Validation of CNN - ( Convolutional Neural Network in PyTorch )
Heading h2
Syntax
with torch.no_grad():
correct = 0
total = 0
for images, labels in testloader:
images, labels = images.to(device), labels.to(device)
outputs = net(images)
_, predicted = torch.max(outputs.data, 1)
total += labels.size(0)
correct += (predicted == labels).sum().item()
print('Accuracy of the network on the 10000 test images: %d %%' % (
100 * correct / total))
Example
with torch.no_grad():
correct = 0
total = 0
for images, labels in testloader:
images, labels = images.to(device), labels.to(device)
outputs = net(images)
_, predicted = torch.max(outputs.data, 1)
total += labels.size(0)
correct += (predicted == labels).sum().item()
print('Accuracy of the network on the 10000 test images: %d %%' % (
100 * correct / total))
Output
Accuracy of the network on the 10000 test images: 71 %
Explanation
Validation is essential to evaluate the performance of a trained convolutional neural network. In this syntax, we are evaluating the model accuracy on the test data.
The testloader
contains the test data and labels. We need to pass images and labels through the network and get the output using net(images)
.
After getting the output for the images, we need to find the predicted class using torch.max(outputs.data, 1)
. torch.max
returns the maximum value and corresponding index along the specified axis.

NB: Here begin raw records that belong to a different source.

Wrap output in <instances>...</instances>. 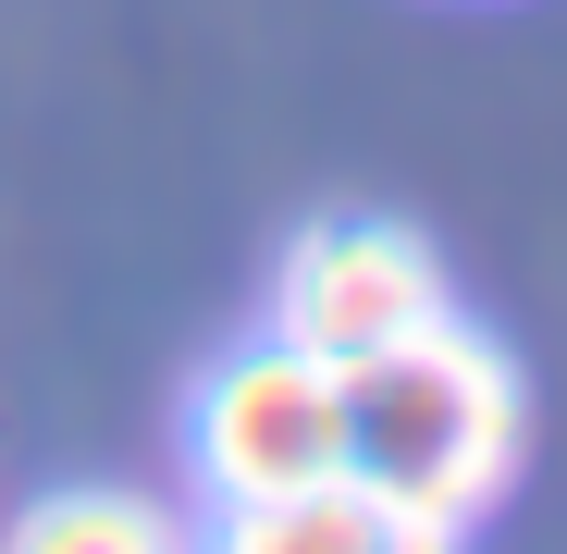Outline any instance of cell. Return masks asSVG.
Returning a JSON list of instances; mask_svg holds the SVG:
<instances>
[{
    "label": "cell",
    "mask_w": 567,
    "mask_h": 554,
    "mask_svg": "<svg viewBox=\"0 0 567 554\" xmlns=\"http://www.w3.org/2000/svg\"><path fill=\"white\" fill-rule=\"evenodd\" d=\"M518 443H530V383L456 309L346 369V481H370L383 505H408V518H432L456 542L506 505Z\"/></svg>",
    "instance_id": "6da1fadb"
},
{
    "label": "cell",
    "mask_w": 567,
    "mask_h": 554,
    "mask_svg": "<svg viewBox=\"0 0 567 554\" xmlns=\"http://www.w3.org/2000/svg\"><path fill=\"white\" fill-rule=\"evenodd\" d=\"M185 469H198L210 505H271L346 481V369H321L309 345H235L198 395H185Z\"/></svg>",
    "instance_id": "7a4b0ae2"
},
{
    "label": "cell",
    "mask_w": 567,
    "mask_h": 554,
    "mask_svg": "<svg viewBox=\"0 0 567 554\" xmlns=\"http://www.w3.org/2000/svg\"><path fill=\"white\" fill-rule=\"evenodd\" d=\"M444 259L408 234V222H370V210H333L309 222L297 247L271 259V333L284 345H309L321 369H358V357H383L395 333L444 321Z\"/></svg>",
    "instance_id": "3957f363"
},
{
    "label": "cell",
    "mask_w": 567,
    "mask_h": 554,
    "mask_svg": "<svg viewBox=\"0 0 567 554\" xmlns=\"http://www.w3.org/2000/svg\"><path fill=\"white\" fill-rule=\"evenodd\" d=\"M198 554H456V530L383 505L370 481H309V493H271V505H223V530Z\"/></svg>",
    "instance_id": "277c9868"
},
{
    "label": "cell",
    "mask_w": 567,
    "mask_h": 554,
    "mask_svg": "<svg viewBox=\"0 0 567 554\" xmlns=\"http://www.w3.org/2000/svg\"><path fill=\"white\" fill-rule=\"evenodd\" d=\"M0 554H198V530H185L161 493H112V481H86V493L25 505Z\"/></svg>",
    "instance_id": "5b68a950"
}]
</instances>
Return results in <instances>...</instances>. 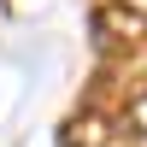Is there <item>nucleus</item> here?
I'll list each match as a JSON object with an SVG mask.
<instances>
[{
  "label": "nucleus",
  "instance_id": "nucleus-1",
  "mask_svg": "<svg viewBox=\"0 0 147 147\" xmlns=\"http://www.w3.org/2000/svg\"><path fill=\"white\" fill-rule=\"evenodd\" d=\"M147 47V12L129 0H106L94 12V53L100 59H136Z\"/></svg>",
  "mask_w": 147,
  "mask_h": 147
},
{
  "label": "nucleus",
  "instance_id": "nucleus-2",
  "mask_svg": "<svg viewBox=\"0 0 147 147\" xmlns=\"http://www.w3.org/2000/svg\"><path fill=\"white\" fill-rule=\"evenodd\" d=\"M59 147H112V118H106L100 106L71 112V118H65V129H59Z\"/></svg>",
  "mask_w": 147,
  "mask_h": 147
},
{
  "label": "nucleus",
  "instance_id": "nucleus-3",
  "mask_svg": "<svg viewBox=\"0 0 147 147\" xmlns=\"http://www.w3.org/2000/svg\"><path fill=\"white\" fill-rule=\"evenodd\" d=\"M124 147H147V94H136L124 112Z\"/></svg>",
  "mask_w": 147,
  "mask_h": 147
}]
</instances>
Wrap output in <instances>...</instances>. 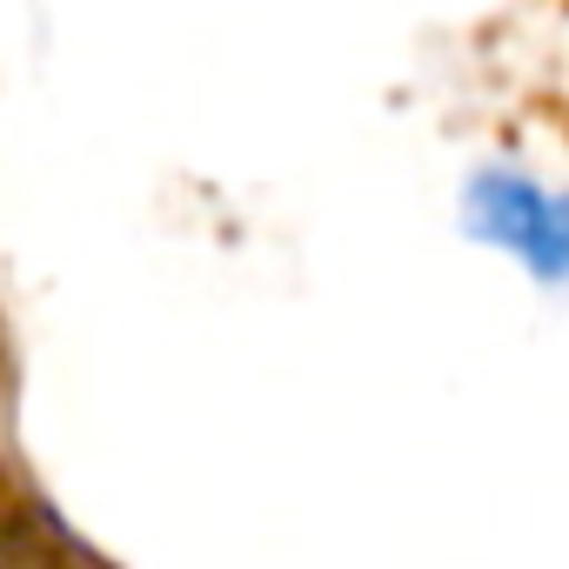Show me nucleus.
<instances>
[{"mask_svg":"<svg viewBox=\"0 0 569 569\" xmlns=\"http://www.w3.org/2000/svg\"><path fill=\"white\" fill-rule=\"evenodd\" d=\"M462 208L469 234L509 248L536 281H569V194H549L522 168H476Z\"/></svg>","mask_w":569,"mask_h":569,"instance_id":"obj_1","label":"nucleus"}]
</instances>
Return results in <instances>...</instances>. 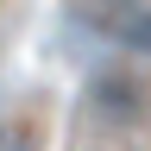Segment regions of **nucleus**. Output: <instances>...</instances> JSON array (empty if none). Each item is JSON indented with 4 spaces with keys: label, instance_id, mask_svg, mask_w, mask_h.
<instances>
[{
    "label": "nucleus",
    "instance_id": "f03ea898",
    "mask_svg": "<svg viewBox=\"0 0 151 151\" xmlns=\"http://www.w3.org/2000/svg\"><path fill=\"white\" fill-rule=\"evenodd\" d=\"M113 38H120L126 50L151 57V0H132L126 13H113Z\"/></svg>",
    "mask_w": 151,
    "mask_h": 151
},
{
    "label": "nucleus",
    "instance_id": "7ed1b4c3",
    "mask_svg": "<svg viewBox=\"0 0 151 151\" xmlns=\"http://www.w3.org/2000/svg\"><path fill=\"white\" fill-rule=\"evenodd\" d=\"M0 139H6V151H25V145H32V132H25V126H0Z\"/></svg>",
    "mask_w": 151,
    "mask_h": 151
},
{
    "label": "nucleus",
    "instance_id": "f257e3e1",
    "mask_svg": "<svg viewBox=\"0 0 151 151\" xmlns=\"http://www.w3.org/2000/svg\"><path fill=\"white\" fill-rule=\"evenodd\" d=\"M82 107H88V120L101 126V132H132V126H145L151 94H145V82H139L126 63H113V69H94V76H88Z\"/></svg>",
    "mask_w": 151,
    "mask_h": 151
}]
</instances>
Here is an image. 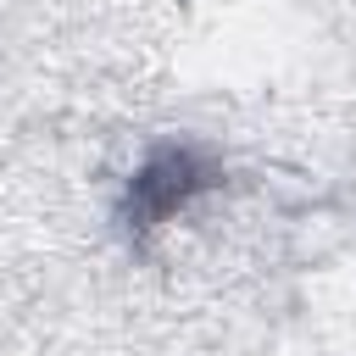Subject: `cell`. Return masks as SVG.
<instances>
[{
	"label": "cell",
	"mask_w": 356,
	"mask_h": 356,
	"mask_svg": "<svg viewBox=\"0 0 356 356\" xmlns=\"http://www.w3.org/2000/svg\"><path fill=\"white\" fill-rule=\"evenodd\" d=\"M222 178V167L200 150V145H161L145 156V167L128 178L122 195V217L134 234H150L156 222H167L172 211H184L200 189H211Z\"/></svg>",
	"instance_id": "6da1fadb"
}]
</instances>
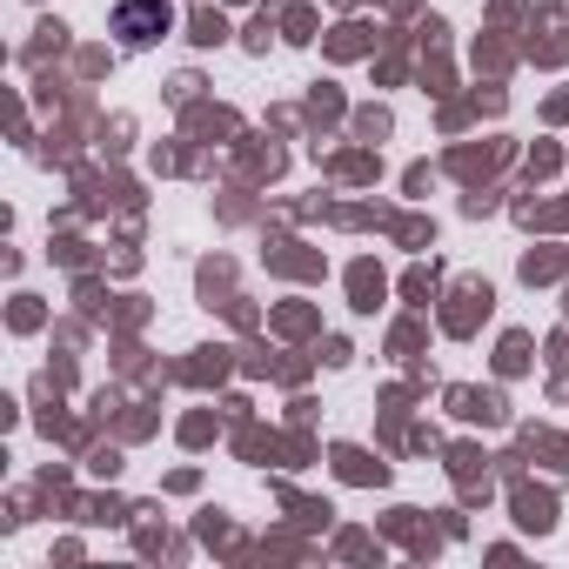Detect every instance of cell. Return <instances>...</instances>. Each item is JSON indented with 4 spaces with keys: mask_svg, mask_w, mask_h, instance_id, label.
Masks as SVG:
<instances>
[{
    "mask_svg": "<svg viewBox=\"0 0 569 569\" xmlns=\"http://www.w3.org/2000/svg\"><path fill=\"white\" fill-rule=\"evenodd\" d=\"M168 21H174V14H168V0H121V8H114V34L134 41V48L154 41V34H168Z\"/></svg>",
    "mask_w": 569,
    "mask_h": 569,
    "instance_id": "obj_1",
    "label": "cell"
}]
</instances>
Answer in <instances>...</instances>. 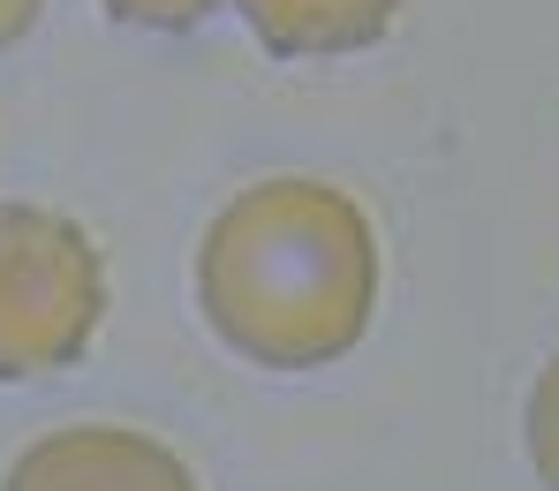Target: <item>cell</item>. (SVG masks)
I'll return each mask as SVG.
<instances>
[{
  "label": "cell",
  "instance_id": "7",
  "mask_svg": "<svg viewBox=\"0 0 559 491\" xmlns=\"http://www.w3.org/2000/svg\"><path fill=\"white\" fill-rule=\"evenodd\" d=\"M38 8H46V0H0V53H8V46L38 23Z\"/></svg>",
  "mask_w": 559,
  "mask_h": 491
},
{
  "label": "cell",
  "instance_id": "6",
  "mask_svg": "<svg viewBox=\"0 0 559 491\" xmlns=\"http://www.w3.org/2000/svg\"><path fill=\"white\" fill-rule=\"evenodd\" d=\"M114 23H136V31H189V23H204L219 0H98Z\"/></svg>",
  "mask_w": 559,
  "mask_h": 491
},
{
  "label": "cell",
  "instance_id": "4",
  "mask_svg": "<svg viewBox=\"0 0 559 491\" xmlns=\"http://www.w3.org/2000/svg\"><path fill=\"white\" fill-rule=\"evenodd\" d=\"M242 23L258 31V46L280 61H333V53H364L393 31L401 0H235Z\"/></svg>",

Now, we need to compare the predicted class with the actual class and calculate the number of correct predictions using (predicted == labels).sum().item()
. This will give us the count of correctly classified images.
We repeat this process for all images present in the test data. Finally, we calculate the accuracy of the model using 100 * correct / total
formula.
Use
Validation helps in measuring the accuracy of a trained convolutional neural network. After training the model, we use validation data to compute accuracy, loss, and other metrics.
It also helps in detecting overfitting and underfitting. We need to ensure that the accuracy of the model on the test data is acceptable and that the model is not overfitting to the training data.
Important Points
- Validation is needed to test the accuracy of a trained convolutional neural network.
- The
testloader
contains the test data and labels. - We calculate the accuracy of the model using
100 * correct / total
formula. - The validation process helps us to detect overfitting and underfitting.
Summary
In summary, validation is crucial to evaluate the performance of a trained convolutional neural network. We validate the model by passing test data and labels through the network and finding the predicted class for each image.
We then calculate the accuracy of the model to ensure that it is not overfitting to the training data. This process also helps us to detect overfitting and underfitting in the model.